Wednesday, October 08, 2003

A Chance?

Well, let’s see if I can get back into some semblance of blogging action again. I’m not promising anything except to make the attempt. Some years, when we cross the equinox, and the nights become longer than the days, I find myself sinking into an unnamable sea of despond without knowing how I got there or what pushed me in. This, for whatever reason, has been one of those years.

Sometimes it takes me until Thanksgiving to extricate myself. I’ve decided not to wait that long this time, if I can possibly help it.
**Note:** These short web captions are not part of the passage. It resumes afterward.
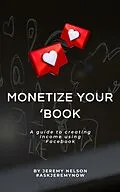 E-Book (epub) Monetize Your 'Book von Jeremy Nelson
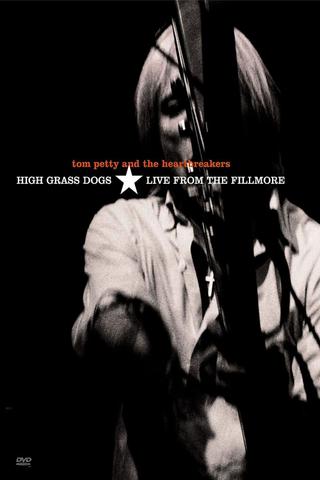 Tom Petty & the Heartbreakers - High Grass Dogs - Live from the Fillmore poster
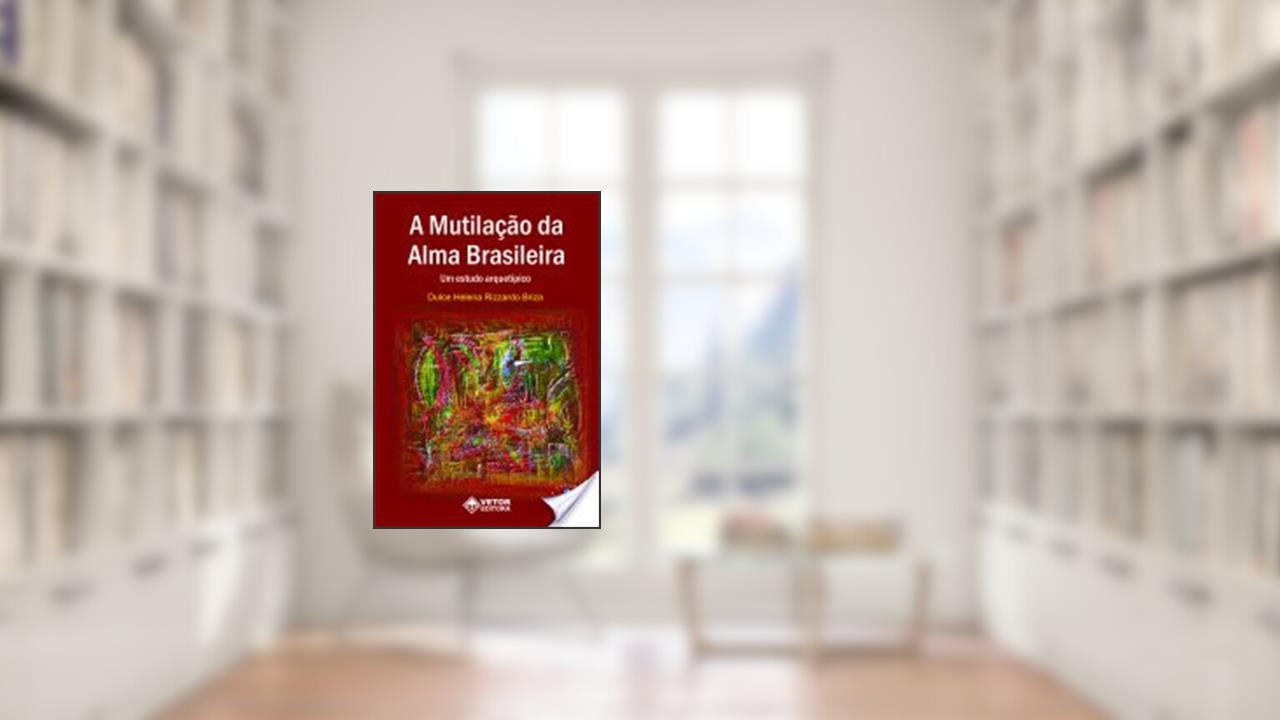 Capa de Mutilacao da Alma Brasileira, a - Um Estudo Arquetipico - 1, do autor Briza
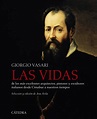 Las vidas, de Giorgio Vasari - Libros y Literatura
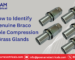 How to Identify Genuine Braco Double Compression Brass Glands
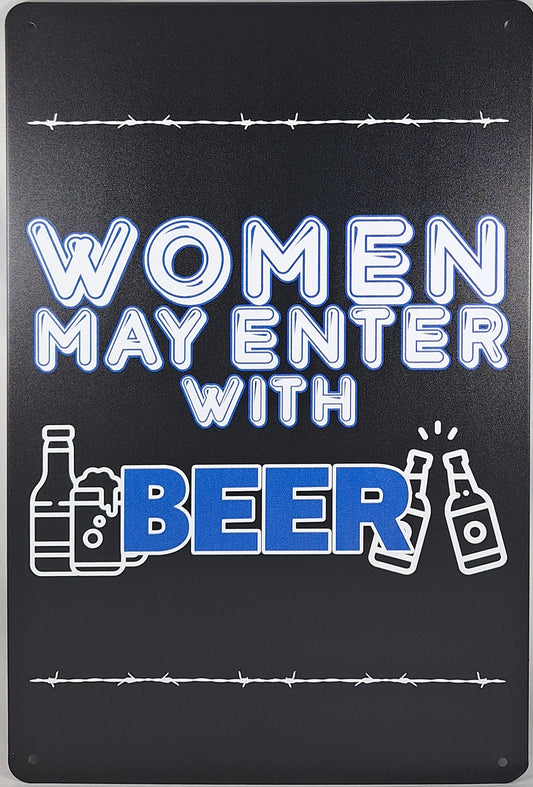 Women May Enter with Beer 12"x 8" Funny Tin Sign Man Cave Garage Home Sports Bar Pub Decor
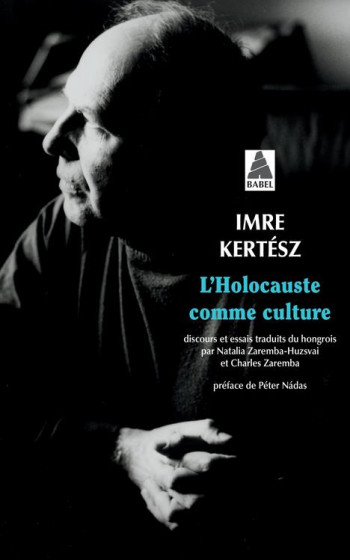 L'HOLOCAUSTE COMME CULTURE : DISCOURS ET ESSAIS - KERTESZ IMRE - ACTES SUD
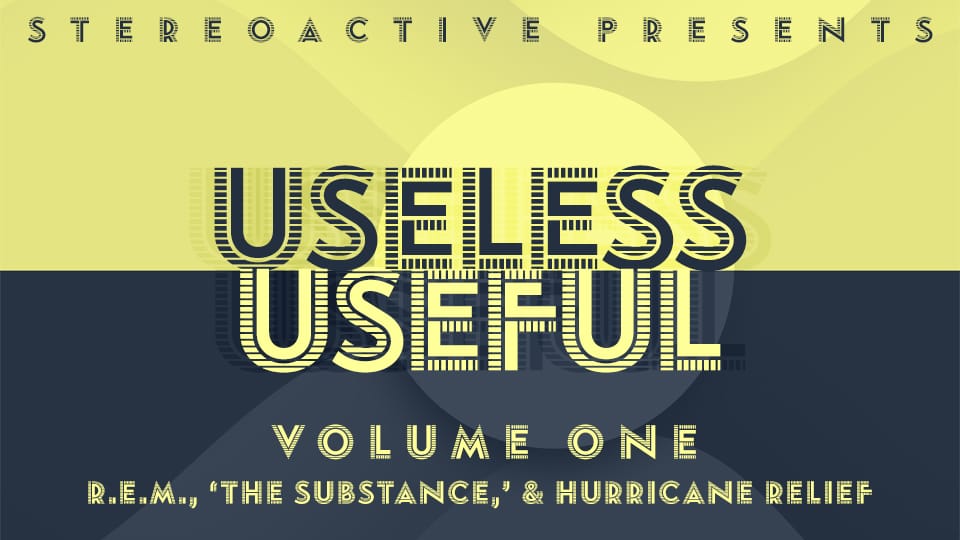USELESS/USEFUL, Vol. 1: Hurricane Relief, 'The Substance,' and R.E.M.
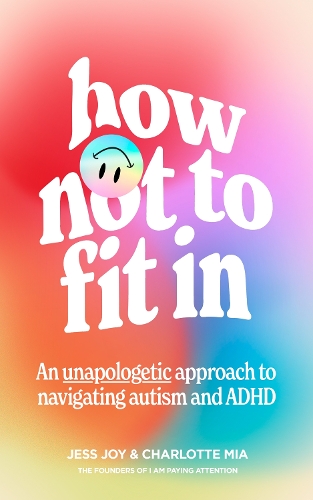 How Not to Fit In: An Unapologetic Approach to Navigating Autism and ADHD (Hardback)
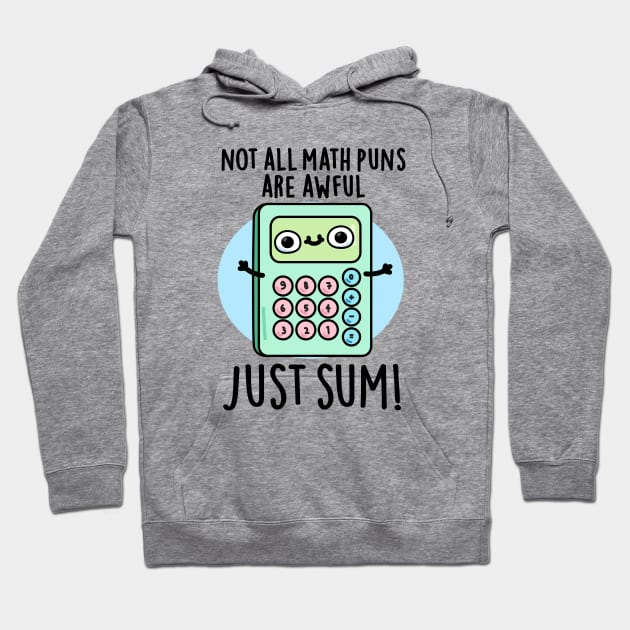 Not All Math Puns Are Awful Just Sum Cute Pun Hoodie by punnybone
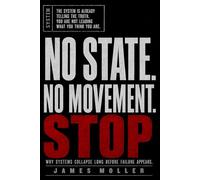 NO STATE. NO MOVEMENT.: Why Systems Collapse Long Before Failure Appears.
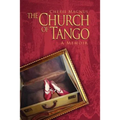 The Church of Tango: a Memoir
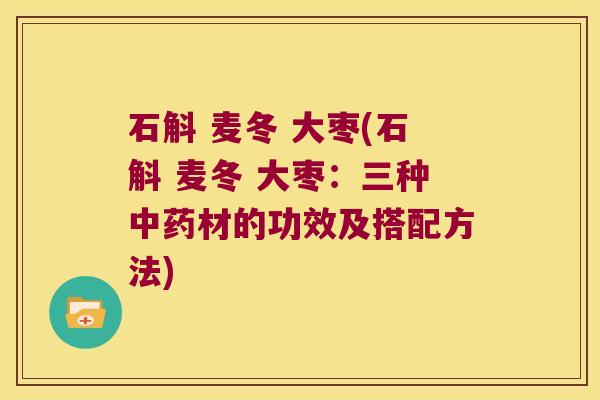 石斛 麦冬 大枣(石斛 麦冬 大枣：三种材的功效及搭配方法)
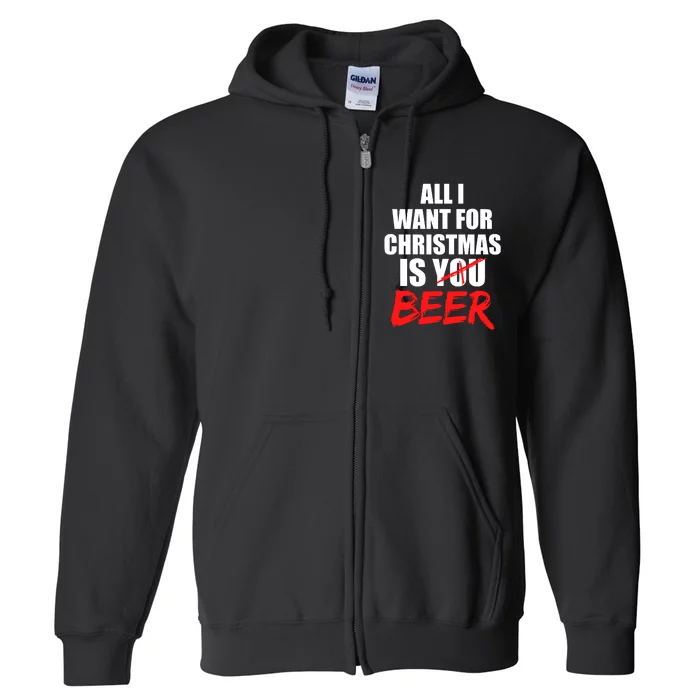 All I Want For Christmas Is Beer Funny Gift Full Zip Hoodie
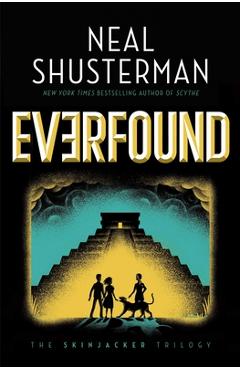 Everfound, 3 - neal shusterman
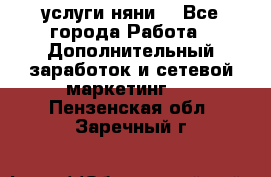 услуги няни  - Все города Работа » Дополнительный заработок и сетевой маркетинг   . Пензенская обл.,Заречный г.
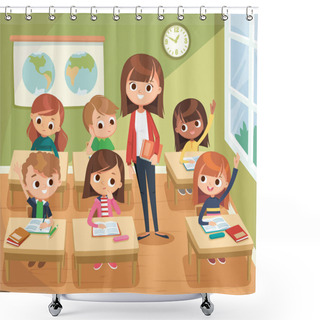Personality  Teacher With Pupils In A Classroom. Pupils Attend Classes Raising Hands Listen To Teacher. Primary School Education Vector Interior Illustration. Teacher Taking Class. Back To School. Shower Curtains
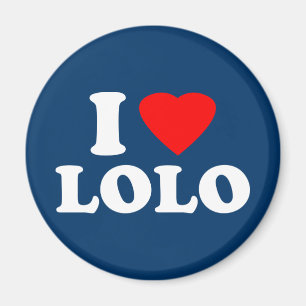 I Love Lolo Magnet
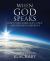 When God Speaks: How to Recognize God's Voice and Respond in Obedience : How to Recognize God's Voice and Respond in Obedience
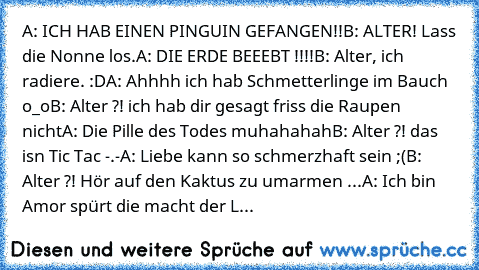 A: ICH HAB EINEN PINGUIN GEFANGEN!!
B: ALTER! Lass die Nonne los.
A: DIE ERDE BEEEBT !!!!
B: Alter, ich radiere. :D
A: Ahhhh ich hab Schmetterlinge im Bauch o_o
B: Alter ?! ich hab dir gesagt friss die Raupen nicht
A: Die Pille des Todes muhahahah
B: Alter ?! das isn Tic Tac -.-
A: Liebe kann so schmerzhaft sein ;(
B: Alter ?! Hör auf den Kaktus zu umarmen ...
A: Ich bin Amor spürt die macht de...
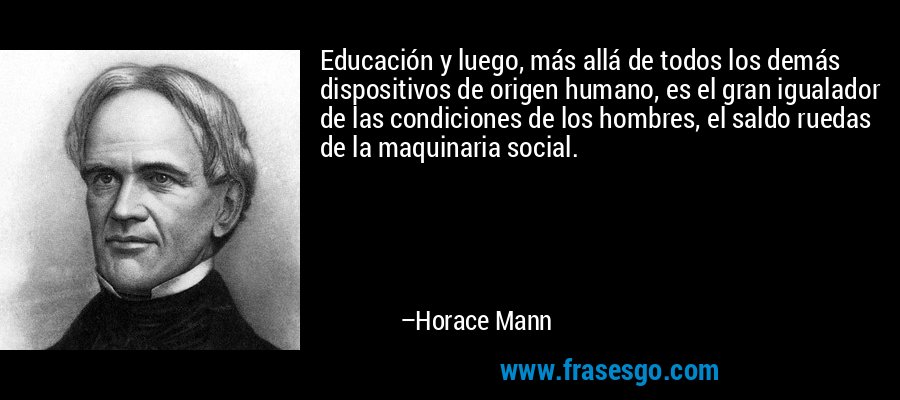 Educación y luego, más allá de todos los demás dispositivos de origen humano, es el gran igualador de las condiciones de los hombres, el saldo ruedas de la maquinaria social. – Horace Mann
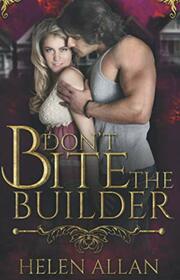 Don't Bite the Builder (The Bite Series)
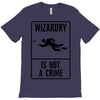 wizardry is not a crime T-Shirt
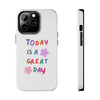 Positive Vibes Tough Phone Case - "Today is a Great Day"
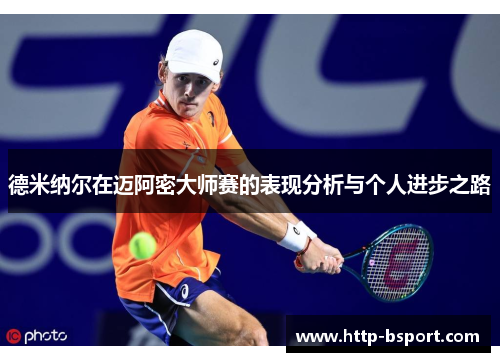 德米纳尔在迈阿密大师赛的表现分析与个人进步之路 德米纳尔在迈阿密大师赛的表现分析与个人进步之路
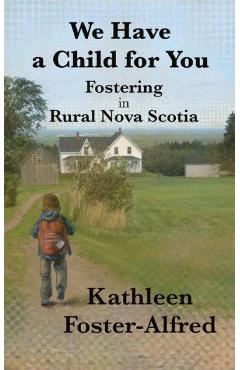 Coperta cărții 'We Have a Child for You: Fostering in rural Nova Scotia - Kathleen Foster-alfred'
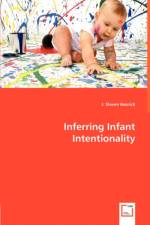 Inferring Infant Intentionality af J Steven (University of North Carolina Chapel Hill) Reznick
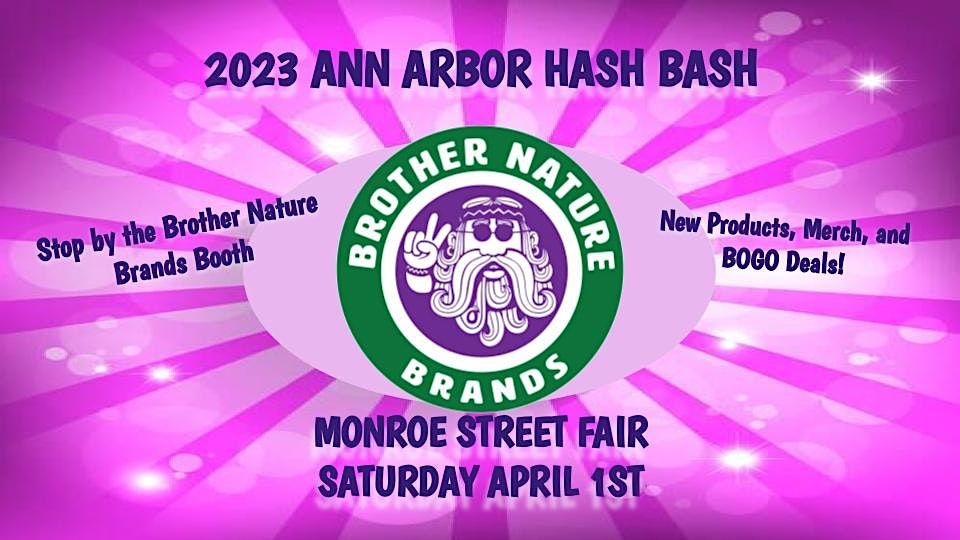 ANN ARBOR HASH BASH BROTHER NATURE BRANDS EVENT, Monroe Street, Ann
I’ll see if a return to blogging will help, even though, as is so frequently the case these days, I have no bloody idea what to write about.

I’m not even going to dignify the farce of the California election with a comment—except to express my hope that the political analysts are correct who opine that the voter anger directed toward the political insiders--manifested so clearly here—signals a broader trend that is showing up in the success of outsider campaigns like Howard Dean’s.

If this trend can continue through November 04 maybe we can actually throw the Texas Terrorist out. It will never happen, though, with the Washington insiders like Kerry, Lieberman, Gephardt, et al. It’s got to be Dean or Clark.

More and more people are getting pissed. Maybe there’s light at the end of the tunnel, after all. I just wish we had a snarly Ross Perot-type this time around to stir things up. Without that, and with Bush’s obscene cash pile of over 200 million to create a media flurry the likes of which will be unprecedented, it’s going to be very uphill, indeed. But for the first time, I’m feeling like maybe there’s a chance.